So this blog is just about the first two days of our trip to make it a more manageable typing and reading experience.
First, though, it wasn't what we expected, and that was good and bad, starting with wine country. I thought it would be much more high brow. You would pass by a winery and then a trailer, a beautiful little town and then a gravel pit and truck yard. Guessing what eye sore came next became our little running joke. (Oh and another little game I liked to play was 'spot the solar panels'--much like when my sister and I were kids and would yell out "AIRBRUSH" when we drove into Panama City for vacation with my parents.)
When we first arrived, we drove through downtown and across the Golden Gate Bridge and ended up detouring to eat and browse Sausalito. It was wonderful with divine views of the city, a great personality and adorable cafes. Sausalito was also our first intro to the fact that even the tiniest place would have hard-to-pronounce sandwiches and mysterious ingredients. Delicious, but not the straight forward food you find in Texas.

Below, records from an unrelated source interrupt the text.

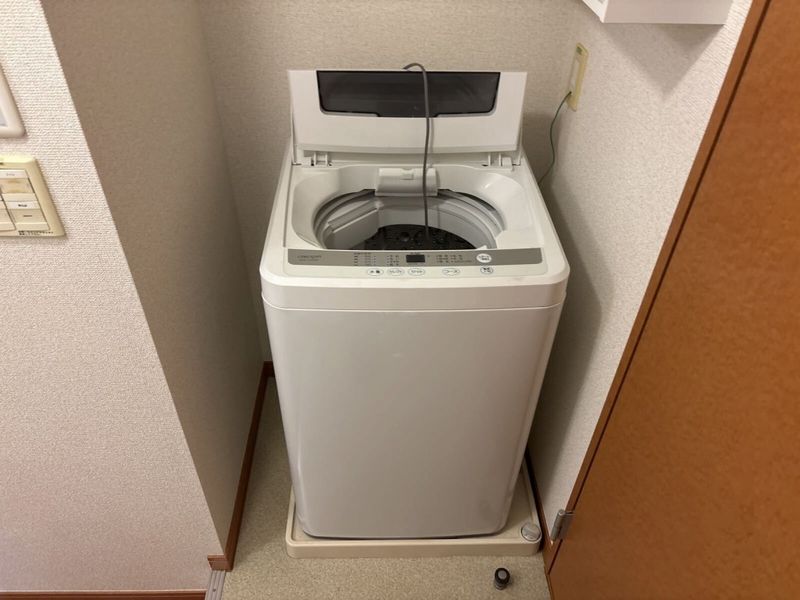 leopalace Satte East I 其他设施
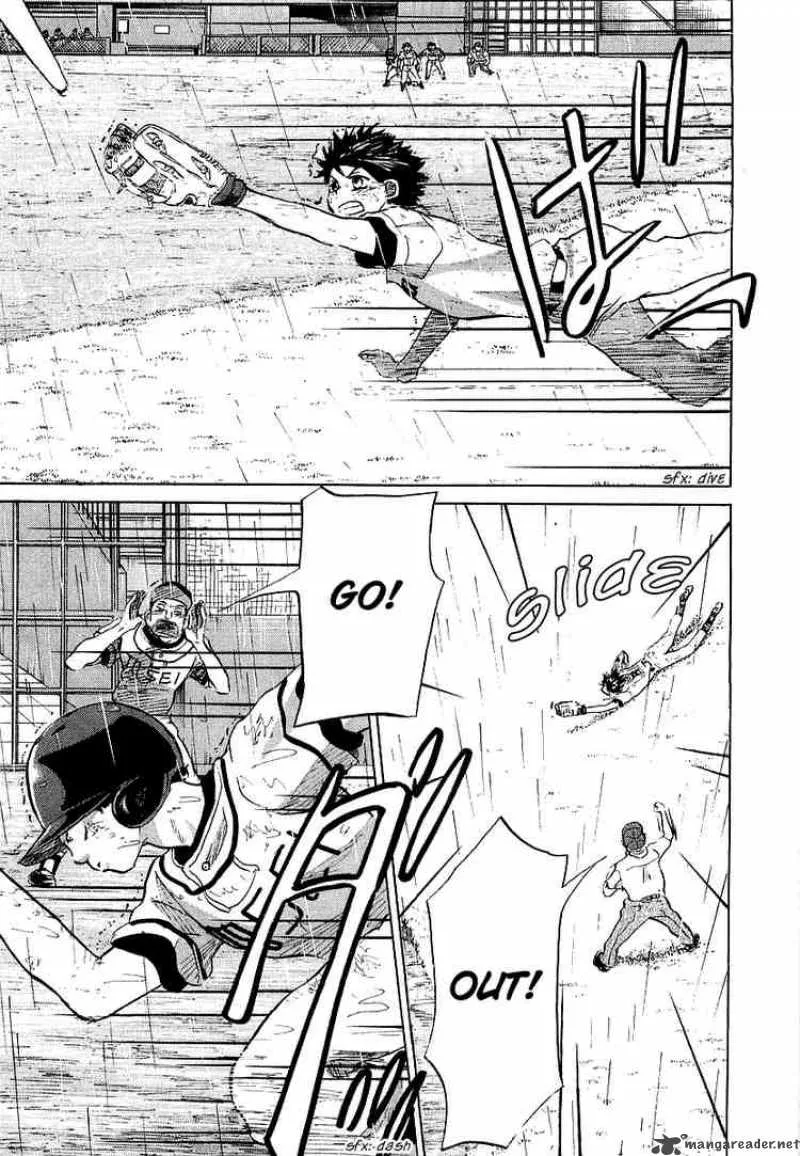 Ookiku Furikabutte Chapter 15 page 128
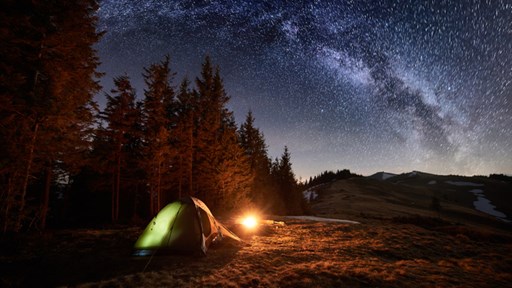 Easy Ways to Make Your Camping Trips More Sustainable | KOA Camping Blog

After a wonderful morning strolling that town, he headed north for the official beginning of our first leg of the trip in Sonoma County. We stayed at the Hyatt in Santa Rosa, which I wouldn't recommend. While it had a pretty facade, they nickel-and-dimed us for everything(--hello, even McDonald's gives FREE wifi!) and it was devoid of personality. Trust me that if Kyle and I can't scrape personality from those around us after we have been drinking wine, than there is none to be found. Santa Rosa is a cute little town(if you call 161,ooo people little), again with the odd dichotomy of froo-froo hotels right on top of the homeless shelter. We did go out one night in Santa Rosa and it was interesting in it's own right. The first bar we went to had a suspect- looking black bus out front, which turned out to be the tour bus for the guitarist from the Scorpions. We also stopped into the Toad in the Wall next door which was so bad we didn't even finish our beers. The singer was bad mouthing the south and I got an ugly reminder from a lonely lesbian that, yes, some people really are fine with being rude and disconnected from the rest of the human race.
The last bar was great with live music and $16 glasses of wine. We mourned the fact we didn't go there first and finally headed back to the hotel.
On that note, when you go to Northern Callie, just get ready to bend over, grab your ankles and hand over your wallet.
Anyways, it was hard to get our bearings on where to go and what to do at first, but Kyle proved to have killer travel instincts, the first sign of this being when we stumbled across the Kendall-Jackson winery. KJ proved to be auspicious not only for the wonderful taste explosion I was to have, but for the very good advice our tasting expert gave us that helped us navigate the next few days. They had a wine and food pairing so unbelievable that had you only heard the audio of that delectable experience, you would have thought I was having an hour long orgasm. Each course was designed to bring out the true fullness of each wine. OH MY GOD. Sitting outside on the patio in the gardens with a handsome man, succulent food and elegant beverages, what more could a girl ask for? We had made a pact that we would not buy bottles of wine from every place we visited, but broke it on that very first afternoon. (Notice the telltale bag below.)
The next morning we drove to Armstrong Redwood State Natural Reserve and went on a six mile hike. The majestic redwoods tower over you with perspective-inspiring majesty and the peaceful mood seeps into your entire being. The hike was on the challenging side and I was glad Kyle brought our camel-packs.
Because we were already an hour north, we wound our way over to the famous Hwy 1 and drove the gorgeous and at-times nauseating turns up the coast. (Yes, those are sea lions. So cool!)
Let me tell you, California drivers are not scared to drive with one foot on the accelerator and and one foot at the doorway to heaven, and Kyle fell right in line. Can you see my face turning as green as the vegetation just at the memory? The scenery made up for it, but I only let go of the 'oh-shit' handle above the passenger door to take pictures.
We cut back south on the main highways and stopped in Healdsburg on a recommendation. Do not miss this little gem. Actually if you go to Sonoma, try to find a smaller hotel or b and b on a winery around Healdsburg. It's that good. We grabbed a divine Pinot, that turned out to be this particular wine maker's first official production of just 300 bottles (Chavez) and sat on the square in the waning sunlight snacking on salami, local cheese and olives. Perfection.